## [Your objective]
Would you copy only the lines below, beginning with the one that contains "How much of" and running through the last entry line?

## [Task inputs]
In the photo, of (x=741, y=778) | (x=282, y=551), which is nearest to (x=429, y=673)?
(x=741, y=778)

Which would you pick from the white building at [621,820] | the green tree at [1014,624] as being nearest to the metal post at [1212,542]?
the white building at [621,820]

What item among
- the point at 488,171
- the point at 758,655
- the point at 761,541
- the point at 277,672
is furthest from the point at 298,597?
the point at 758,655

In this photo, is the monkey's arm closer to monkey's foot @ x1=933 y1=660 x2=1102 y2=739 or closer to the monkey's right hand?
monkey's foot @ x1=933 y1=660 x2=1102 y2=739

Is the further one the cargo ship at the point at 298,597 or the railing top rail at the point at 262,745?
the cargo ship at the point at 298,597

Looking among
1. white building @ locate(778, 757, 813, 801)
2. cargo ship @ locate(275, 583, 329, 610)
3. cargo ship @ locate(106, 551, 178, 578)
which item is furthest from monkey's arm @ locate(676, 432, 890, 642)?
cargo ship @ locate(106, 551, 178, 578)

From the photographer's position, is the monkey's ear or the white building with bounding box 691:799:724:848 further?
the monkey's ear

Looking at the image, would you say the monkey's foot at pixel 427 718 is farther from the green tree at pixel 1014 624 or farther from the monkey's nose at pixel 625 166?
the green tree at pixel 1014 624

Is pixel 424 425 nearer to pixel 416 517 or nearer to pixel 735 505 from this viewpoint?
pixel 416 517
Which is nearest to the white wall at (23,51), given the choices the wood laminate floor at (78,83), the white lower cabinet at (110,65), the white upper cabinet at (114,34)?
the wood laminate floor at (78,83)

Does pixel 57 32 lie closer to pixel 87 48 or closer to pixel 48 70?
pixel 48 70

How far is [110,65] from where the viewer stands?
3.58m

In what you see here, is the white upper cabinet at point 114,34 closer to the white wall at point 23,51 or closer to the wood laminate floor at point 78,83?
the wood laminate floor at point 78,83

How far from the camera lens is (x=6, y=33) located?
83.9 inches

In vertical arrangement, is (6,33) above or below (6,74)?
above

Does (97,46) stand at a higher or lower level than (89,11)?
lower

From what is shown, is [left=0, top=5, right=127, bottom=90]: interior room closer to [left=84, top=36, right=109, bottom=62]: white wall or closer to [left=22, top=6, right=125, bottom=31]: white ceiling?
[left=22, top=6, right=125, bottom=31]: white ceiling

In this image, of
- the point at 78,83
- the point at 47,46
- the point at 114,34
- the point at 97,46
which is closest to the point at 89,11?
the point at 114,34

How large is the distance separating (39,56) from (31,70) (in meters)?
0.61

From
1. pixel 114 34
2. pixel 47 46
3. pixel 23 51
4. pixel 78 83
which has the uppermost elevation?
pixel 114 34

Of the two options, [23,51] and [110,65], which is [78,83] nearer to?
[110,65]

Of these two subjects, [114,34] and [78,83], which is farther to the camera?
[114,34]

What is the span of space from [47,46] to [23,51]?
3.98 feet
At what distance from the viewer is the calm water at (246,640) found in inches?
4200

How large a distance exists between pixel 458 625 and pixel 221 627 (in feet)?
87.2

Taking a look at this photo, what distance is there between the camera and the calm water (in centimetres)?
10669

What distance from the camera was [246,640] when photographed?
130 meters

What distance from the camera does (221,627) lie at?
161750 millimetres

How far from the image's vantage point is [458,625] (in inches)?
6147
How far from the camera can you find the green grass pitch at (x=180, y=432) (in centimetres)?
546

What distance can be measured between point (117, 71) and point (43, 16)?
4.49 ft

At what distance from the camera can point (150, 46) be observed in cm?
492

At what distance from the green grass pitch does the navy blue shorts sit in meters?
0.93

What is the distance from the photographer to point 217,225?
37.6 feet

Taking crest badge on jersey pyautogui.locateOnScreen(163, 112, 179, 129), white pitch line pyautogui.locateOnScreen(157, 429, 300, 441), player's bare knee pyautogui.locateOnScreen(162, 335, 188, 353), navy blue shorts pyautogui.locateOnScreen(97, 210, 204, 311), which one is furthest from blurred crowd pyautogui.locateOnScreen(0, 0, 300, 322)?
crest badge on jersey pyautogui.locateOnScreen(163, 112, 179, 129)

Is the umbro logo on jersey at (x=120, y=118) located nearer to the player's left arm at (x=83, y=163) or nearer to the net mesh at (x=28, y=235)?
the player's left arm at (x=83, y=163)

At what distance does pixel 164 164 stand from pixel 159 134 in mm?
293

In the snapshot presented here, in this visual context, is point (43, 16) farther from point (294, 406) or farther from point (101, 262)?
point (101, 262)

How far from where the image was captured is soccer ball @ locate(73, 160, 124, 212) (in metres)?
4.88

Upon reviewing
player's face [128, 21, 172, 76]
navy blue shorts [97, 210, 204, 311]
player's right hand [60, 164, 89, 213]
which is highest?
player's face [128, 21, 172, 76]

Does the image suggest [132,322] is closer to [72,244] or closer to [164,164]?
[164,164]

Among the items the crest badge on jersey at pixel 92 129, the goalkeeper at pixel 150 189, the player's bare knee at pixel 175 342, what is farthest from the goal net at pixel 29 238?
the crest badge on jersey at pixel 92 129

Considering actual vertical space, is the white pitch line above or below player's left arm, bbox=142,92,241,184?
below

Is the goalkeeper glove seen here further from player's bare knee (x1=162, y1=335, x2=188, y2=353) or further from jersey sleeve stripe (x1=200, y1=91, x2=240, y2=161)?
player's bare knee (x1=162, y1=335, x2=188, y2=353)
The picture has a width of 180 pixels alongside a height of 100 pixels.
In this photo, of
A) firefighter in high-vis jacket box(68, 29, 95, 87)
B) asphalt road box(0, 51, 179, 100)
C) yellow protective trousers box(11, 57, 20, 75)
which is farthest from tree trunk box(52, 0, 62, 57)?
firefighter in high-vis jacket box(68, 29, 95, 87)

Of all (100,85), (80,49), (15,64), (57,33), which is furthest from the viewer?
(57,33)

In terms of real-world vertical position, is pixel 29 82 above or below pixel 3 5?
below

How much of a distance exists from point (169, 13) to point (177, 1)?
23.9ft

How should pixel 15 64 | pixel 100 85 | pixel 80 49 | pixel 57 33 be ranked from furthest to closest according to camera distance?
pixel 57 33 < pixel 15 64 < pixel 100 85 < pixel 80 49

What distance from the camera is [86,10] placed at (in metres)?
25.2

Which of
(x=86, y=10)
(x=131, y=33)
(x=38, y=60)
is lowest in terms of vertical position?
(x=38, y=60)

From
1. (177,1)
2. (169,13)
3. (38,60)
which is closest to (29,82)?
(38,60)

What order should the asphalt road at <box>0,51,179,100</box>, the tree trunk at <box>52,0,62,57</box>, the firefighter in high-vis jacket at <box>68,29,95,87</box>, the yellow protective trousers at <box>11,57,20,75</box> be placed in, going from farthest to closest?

## [Finished exercise]
How much of a distance exists from point (169, 13) to point (177, 1)?
23.9ft

How should pixel 15 64 | pixel 100 85 | pixel 80 49 | pixel 57 33 be ranked from furthest to closest according to camera distance?
pixel 57 33 < pixel 15 64 < pixel 100 85 < pixel 80 49

What distance from the camera is [86,10] placed at (in metres)?
25.2

Which of
(x=86, y=10)
(x=131, y=33)
(x=38, y=60)
is lowest in terms of vertical position?
(x=38, y=60)

From
1. (177,1)
2. (169,13)
3. (38,60)
which is closest to (29,82)?
(38,60)

What order should the asphalt road at <box>0,51,179,100</box>, the tree trunk at <box>52,0,62,57</box>, the firefighter in high-vis jacket at <box>68,29,95,87</box>, the yellow protective trousers at <box>11,57,20,75</box> be placed in, going from farthest to closest?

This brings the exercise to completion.